[Stored items]
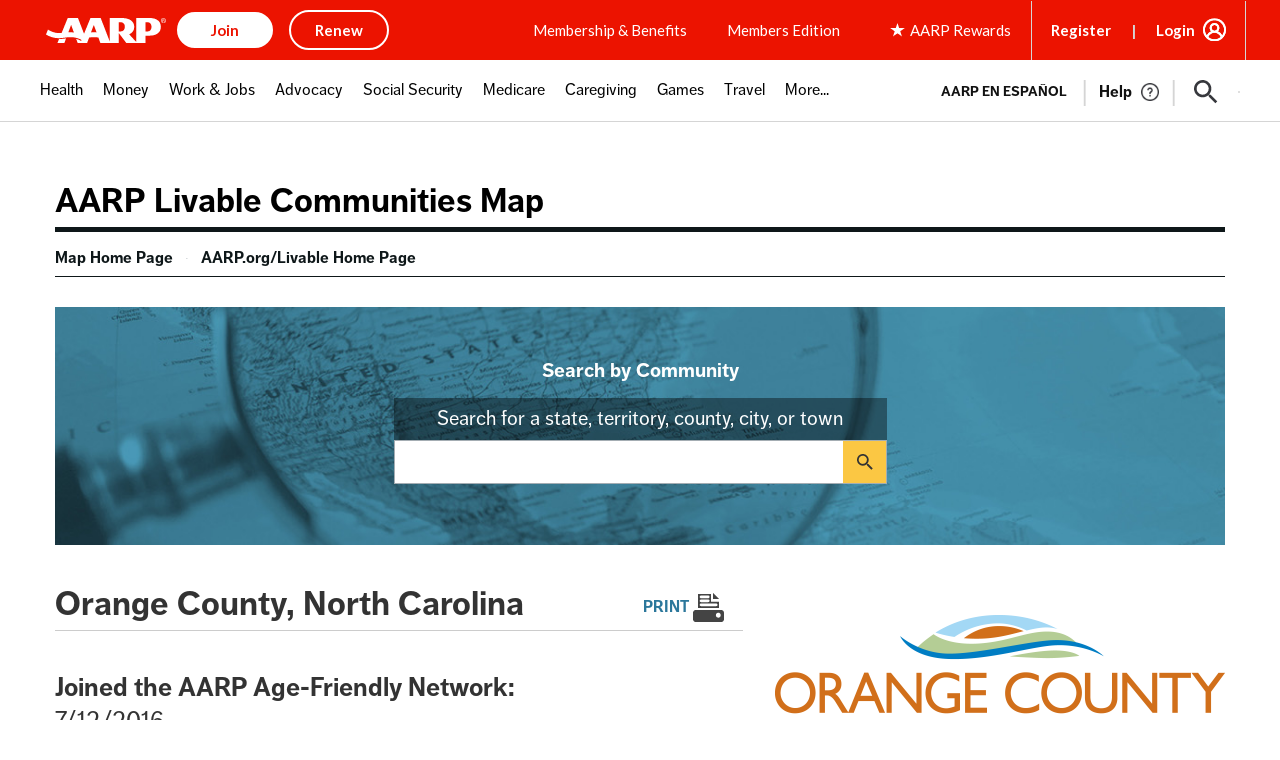

--- FILE ---
content_type: image/svg+xml
request_url: https://livablemap.aarp.org/themes/gesso/images/icon-download.svg
body_size: 75
content:
<svg viewBox="0 0 18 17" xmlns="http://www.w3.org/2000/svg">
  <g fill="#2B779B" fill-rule="nonzero">
    <path d="M4.5 5.25L13.5 5.25 9 11.25zM2.25 15.3967982C2.25 16.0353261 1.71704819 16.5 1.125 16.5L1.125 16.5C.473855422 16.5 0 15.9773748 0 15.3967982L0 8.6032018C0 7.96467391.532951807 7.5 1.125 7.5L1.125 7.5C1.77614458 7.5 2.25 8.02262524 2.25 8.6032018L2.25 15.3967982zM18 15.3967982C18 16.0353261 17.4670482 16.5 16.875 16.5L16.875 16.5C16.2238554 16.5 15.75 15.9773748 15.75 15.3967982L15.75 8.6032018C15.75 7.96467391 16.2829518 7.5 16.875 7.5L16.875 7.5C17.5261446 7.5 18 8.02262524 18 8.6032018L18 15.3967982z"/>
    <path d="M17.25 15.377238C17.25 16.0270872 16.7491508 16.5 16.1927649 16.5L1.05723505 16.5C.4453125 16.5 0 15.9681084 0 15.377238L0 15.377238C0 14.7273887.500849185 14.2544759 1.05723505 14.2544759L16.1927649 14.2544759C16.8046875 14.1954971 17.25 14.7273887 17.25 15.377238L17.25 15.377238zM10.5 5.99994131C10.5 6.40349401 10.1540493 6.75 9.75 6.75L8.25 6.75C7.84647887 6.75 7.5 6.40402222 7.5 5.99994131L7.5.75005869C7.5.346505986 7.8459507 0 8.25 0L9.75 0C10.1535211 0 10.5.345977776 10.5.75005869L10.5 5.99994131z"/>
  </g>
</svg>


--- FILE ---
content_type: text/plain
request_url: https://www.google-analytics.com/j/collect?v=1&_v=j102&a=589434506&t=pageview&_s=1&dl=https%3A%2F%2Flivablemap.aarp.org%2Fmember%2Forange-county-nc&ul=en-us%40posix&dt=Orange%20County%20%7C%20AARP%20Livable%20Communities%20Map&sr=1280x720&vp=1280x720&_u=aGBAAAAjAAAAAC~&jid=1883466224&gjid=2109739957&cid=1809739734.1768854389&tid=UA-138874948-2&_gid=231289218.1768854389&_r=1&_slc=1&gtm=45He61e1n81P6FHB7Zv832076238za200zd832076238&gcd=13l3l3l3l1l1&dma=0&tag_exp=103116026~103200004~104527907~104528500~104684208~104684211~105391252~115495939~115938465~115938469~116682875~116988315~117041587&z=1399771481
body_size: -451
content:
2,cG-ZVR6KMGK1G

--- FILE ---
content_type: application/javascript
request_url: https://livablemap.aarp.org/themes/gesso/js/src/analytics.js?v=10.5.6
body_size: -286
content:
(function ($) {
  $(document).ready(function () {
    // Learn More Buttons
    $('.map-definitions a').each(function (index) {
      $(this).attr('data-formelementid', 'LIV-MAP-BTN-CLK-LEARN-MORE-' + index);
      $(this).attr('data-categoryid', 'livable communities');
    });

    // Card/Tile Buttons
    $('.action-cards a').each(function (index) {
      $(this).attr('data-formelementid', 'LIV-MAP-BTN-CLK-CARD-' + index);
      $(this).attr('data-categoryid', 'livable communities');
    })
  });
})(jQuery);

§ REQUIRED ACTION
Determine how many lines above contain "attr" as a word or string. Give the number alone.

§ SOLUTION FOR THIS EXERCISE
4